Sydney Ortenberg

March 29, 2019

Lab 1o: Next Generation Sequencing & Metabarcoding

Objective/Purpose:

The objective of this lab was to introduce another type of sequencing; Next Generation Sequencing and Illumina. The purpose of this lab was to learn about other types of sequencing, what it does, and also learn about a large database for metagenomics called CyVerse.

Procedures:

1. Edit Poster prior to lab to turn in for final draft.
2. Assort Illumina steps in order using the playing cards with a partner.
3. Create a username for Cyverse and record on the class spreadsheet.
4. Complete QTM.

Data:

The chronological steps of Illumina sequencing:

1. Break up genomic DNA into more manageable fragments of around 200 to 600 base pairs by using enzymes or by PCR.
2. Tag the DNA fragments with short sequences of DNA called adaptors.
3. Denature the double-stranded molecules into single-stranded molecules that have the adaptor and primers binding site. This is done by incubating the fragments with sodium hydroxide.
4. Attach the DNA fragments to the flow cell through complementary binding of the adaptors to the oligos (primers) on the surface of the flow cell.
5. Replicate the DNA attached to the lyocell to form small clusters of DNA with the same sequence.
6. Unlabeled nucleotide bases and DNA polymerase are then added to lengthen and join the strands of DNA attached to the flow cell. This creates ‘bridges’ of double-stranded DNA between the primers on the flow cell surface.
7. The double-stranded DNA is then broken down into single-stranded DNA using heat, leaving several million dense clusters of identical DNA sequences.
8. Primers and fluorescently labeled terminators (a version of nucleotide base- A, C, G, or T- that stop DNA synthesis) are added to the flow cell.
9. The primer attaches to the DNA being sequenced.
10. The DNA polymerase then binds to the primer and adds the first fluorescently-labeled terminator to the new DNA strand. Once a base has been added no more bases can be added to the strand of DNA until the terminator base is cut from the DNA.
11. Lasers are passed over the flow cell to activate the fluorescent label on the nucleotide base. This fluorescence is detected by a camera and recorded on a computer. Each of the terminator bases (A, C, G, and T) give off a different color.
12. The fluorescently-labeled terminator group is removed from the first base and the next fluorescently-labeled terminator base can be added alongside. And so, the process continues until millions of clusters have been sequenced.

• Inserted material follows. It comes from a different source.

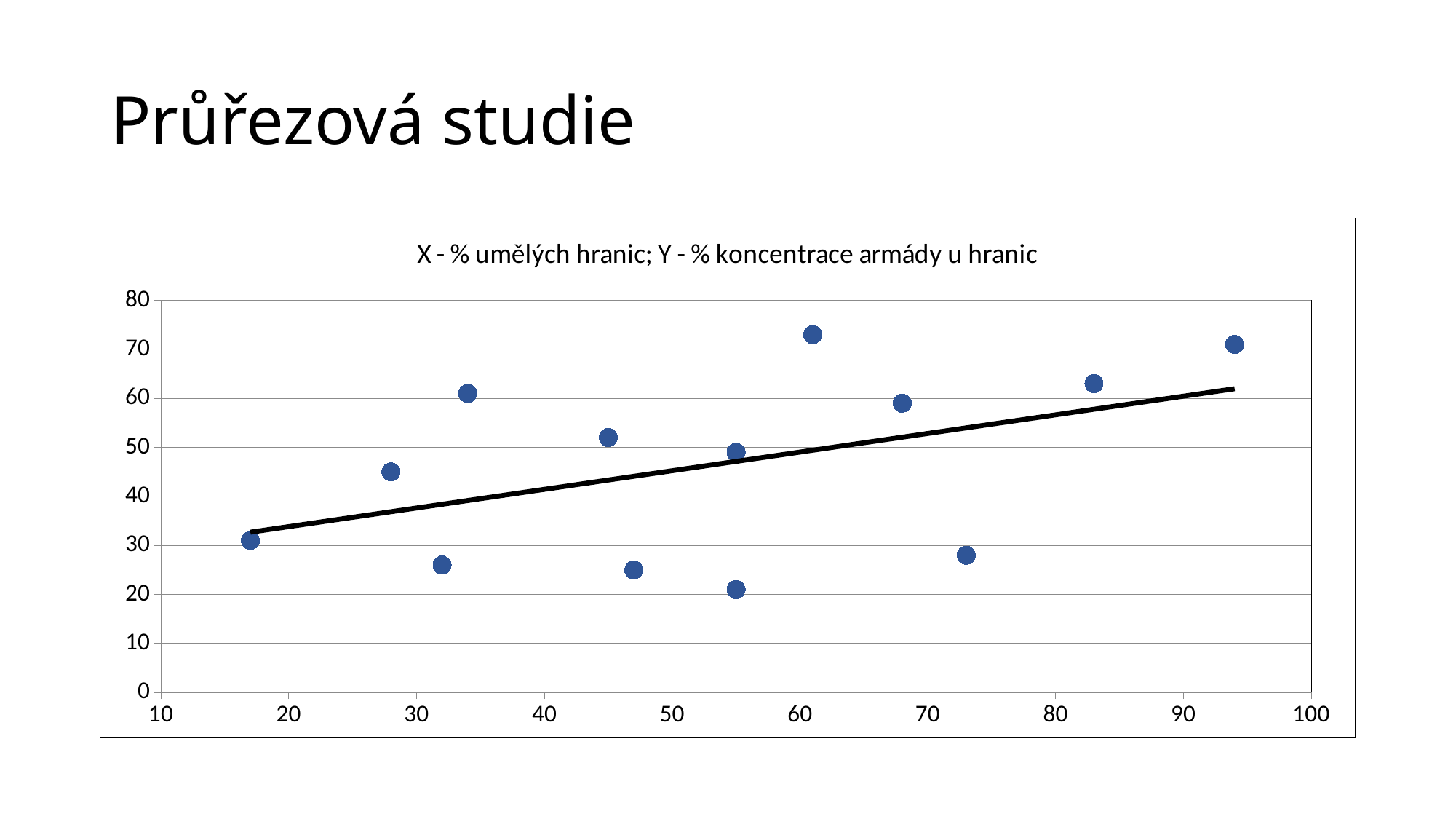
How many data points are plotted on the chart? 13 Is the y value of the point at x ≈ 17 greater or less than 40? less What is the highest value shown on the y axis? 80 Is the y value of the point at x ≈ 34 greater or less than 50? greater Is the y value of the point at x ≈ 61 greater or less than 70? greater Does the trend line on the chart rise or fall as x increases? rises What kind of chart is shown on the slide? scatter chart What is the title of the chart? X - % umělých hranic; Y - % koncentrace armády u hranic Which is larger: the y value of the point at x ≈ 34 or the y value of the point at x ≈ 32? the point at x ≈ 34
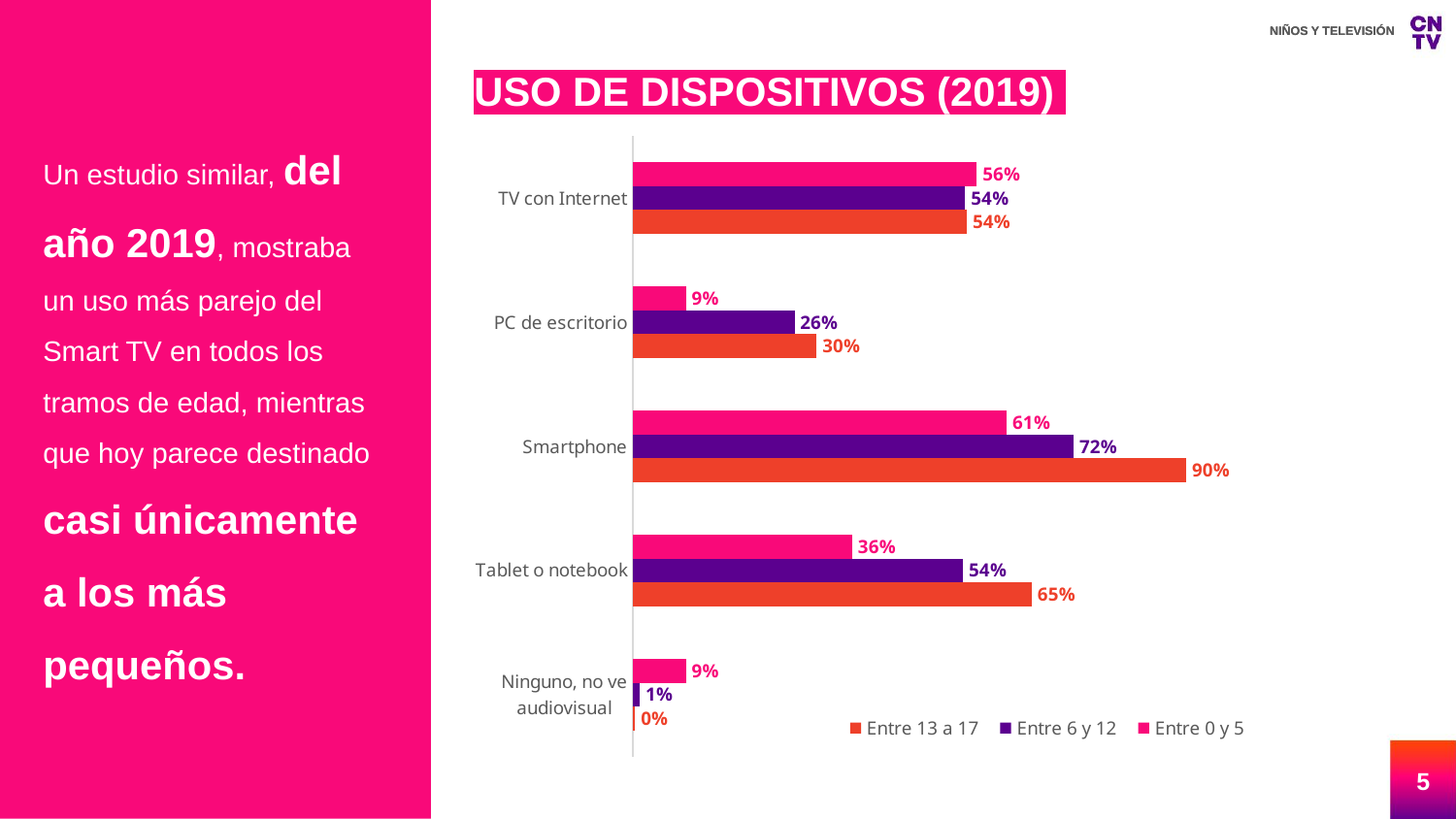
How many series does the legend list? 3 What is the value for Tablet o notebook in the Entre 6 y 12 series? 54% What is the difference between the Entre 13 a 17 and Entre 0 y 5 values for Smartphone? 29% What is the value for PC de escritorio in the Entre 0 y 5 series? 9% How many device categories are shown on the chart? 5 Which category has the highest value in the Entre 13 a 17 series? Smartphone What is the value for Ninguno, no ve audiovisual in the Entre 13 a 17 series? 0% Which category has the lowest value in the Entre 6 y 12 series? Ninguno, no ve audiovisual What kind of chart is shown on the slide? Bar chart What is the title of the chart? USO DE DISPOSITIVOS (2019) For Tablet o notebook, which series has the larger value: Entre 13 a 17 or Entre 0 y 5? Entre 13 a 17 What is the value for Smartphone in the Entre 13 a 17 series? 90%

Storage: N/A since in computer lab.

Conclusion/ Future Steps: 

This lab introduced us to a different sequencing method called Next Generation Sequencing and we were able to become familiar with its methods so we can use it. Through the presentation of the history and sorting out the cards, we were able to see how the process worked. The Cyverse database allows scientists and researchers to analyze large amounts of data since most normal computers do not have the capacity to do so. In the future, I am looking forward to using Cyverse to analyze our data from this past semester and see how it all plays out. I think that Cyverse is a unique platform and we can learn a lot from it.